Copy out the text of every item below word for word, omitting the pictures.

BEGIN Material provided

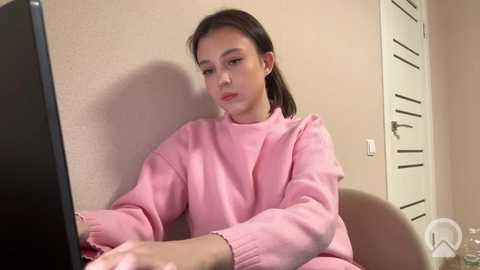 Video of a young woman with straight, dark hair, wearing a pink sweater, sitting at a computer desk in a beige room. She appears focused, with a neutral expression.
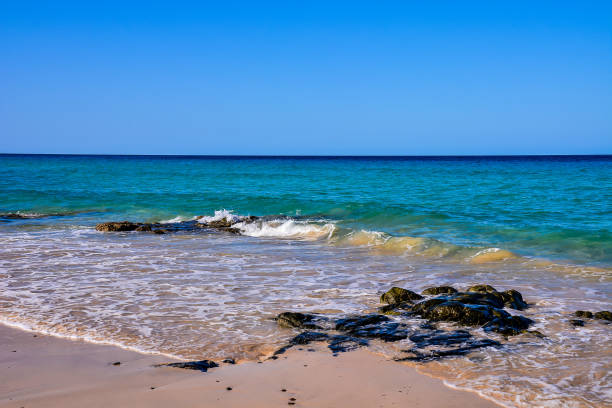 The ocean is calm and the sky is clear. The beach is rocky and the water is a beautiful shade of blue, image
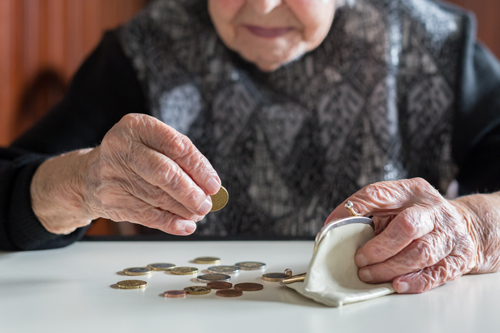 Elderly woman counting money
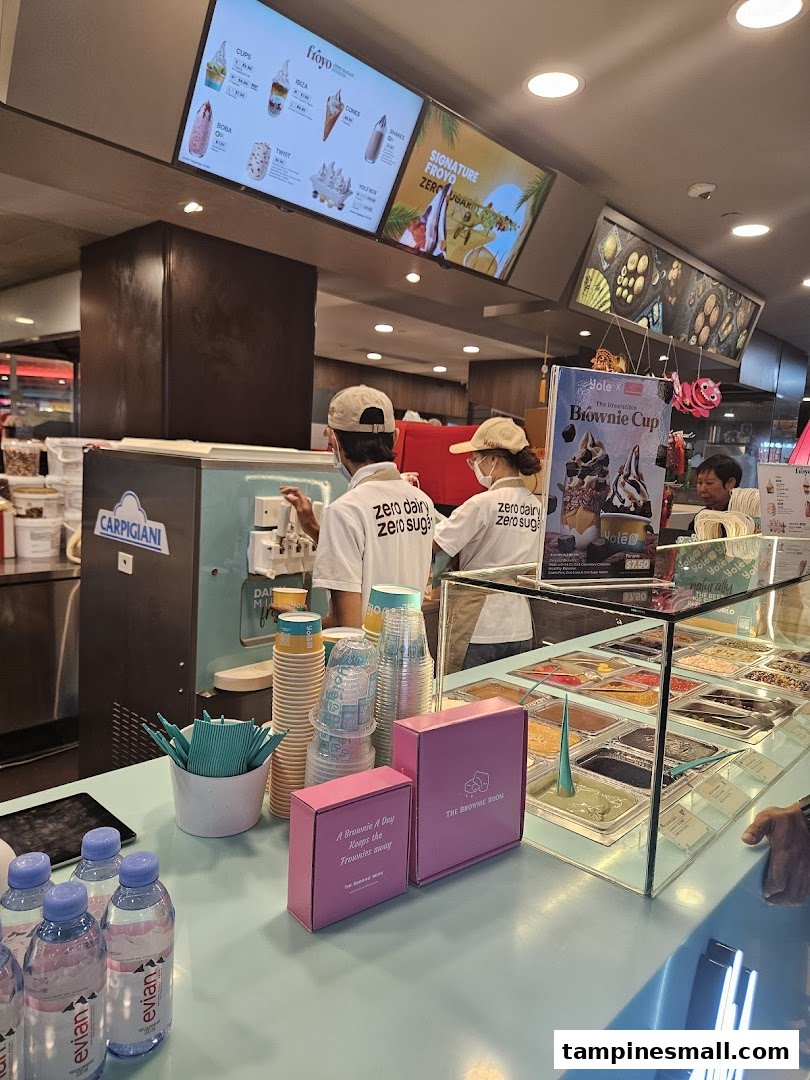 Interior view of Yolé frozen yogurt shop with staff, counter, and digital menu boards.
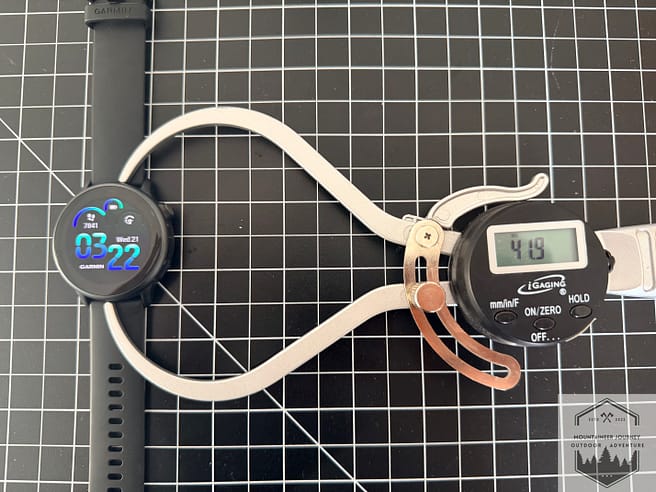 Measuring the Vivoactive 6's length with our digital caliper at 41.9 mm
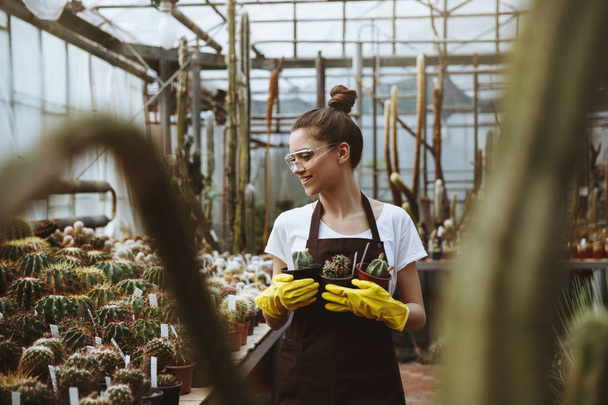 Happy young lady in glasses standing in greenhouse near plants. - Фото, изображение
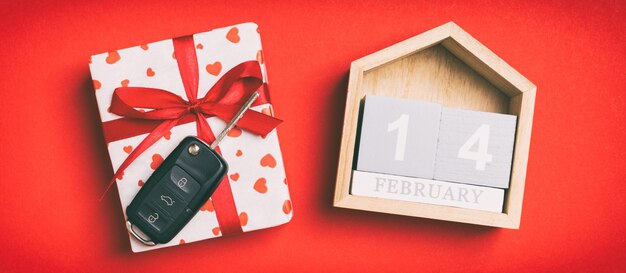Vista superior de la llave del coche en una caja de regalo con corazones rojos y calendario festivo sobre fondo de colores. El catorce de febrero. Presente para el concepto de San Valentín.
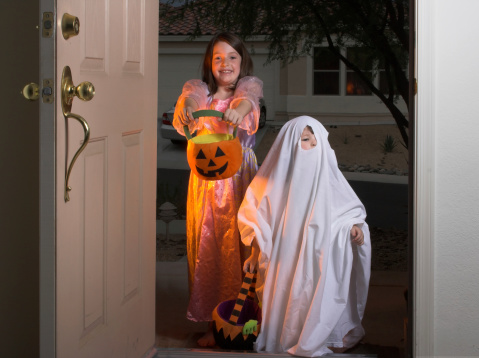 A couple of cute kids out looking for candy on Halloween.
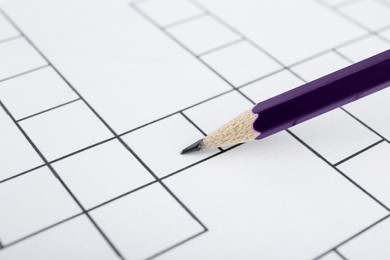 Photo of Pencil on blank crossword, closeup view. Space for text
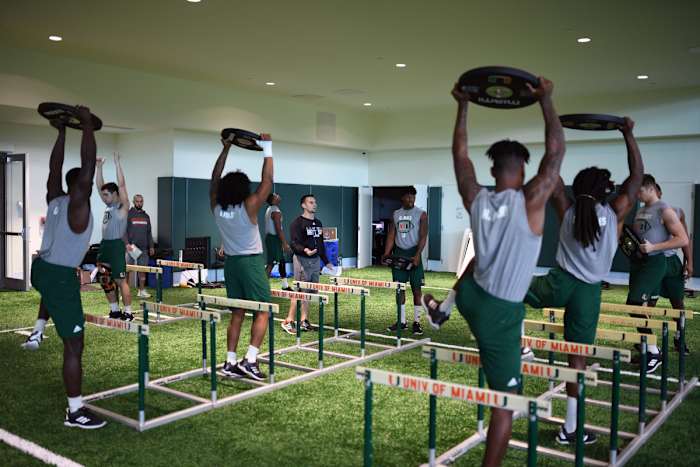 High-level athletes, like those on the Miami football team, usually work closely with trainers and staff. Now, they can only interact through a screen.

END Material provided

Task result -
 Video of a young woman with straight, dark hair, wearing a pink sweater, sitting at a computer desk in a beige room. She appears focused, with a neutral expression.
 The ocean is calm and the sky is clear. The beach is rocky and the water is a beautiful shade of blue, image
 Elderly woman counting money
 Interior view of Yolé frozen yogurt shop with staff, counter, and digital menu boards.
 Measuring the Vivoactive 6's length with our digital caliper at 41.9 mm
 Happy young lady in glasses standing in greenhouse near plants. - Фото, изображение
Vista superior de la llave del coche en una caja de regalo con corazones rojos y calendario festivo sobre fondo de colores. El catorce de febrero. Presente para el concepto de San Valentín.
 A couple of cute kids out looking for candy on Halloween.
 Photo of Pencil on blank crossword, closeup view. Space for text
 High-level athletes, like those on the Miami football team, usually work closely with trainers and staff. Now, they can only interact through a screen.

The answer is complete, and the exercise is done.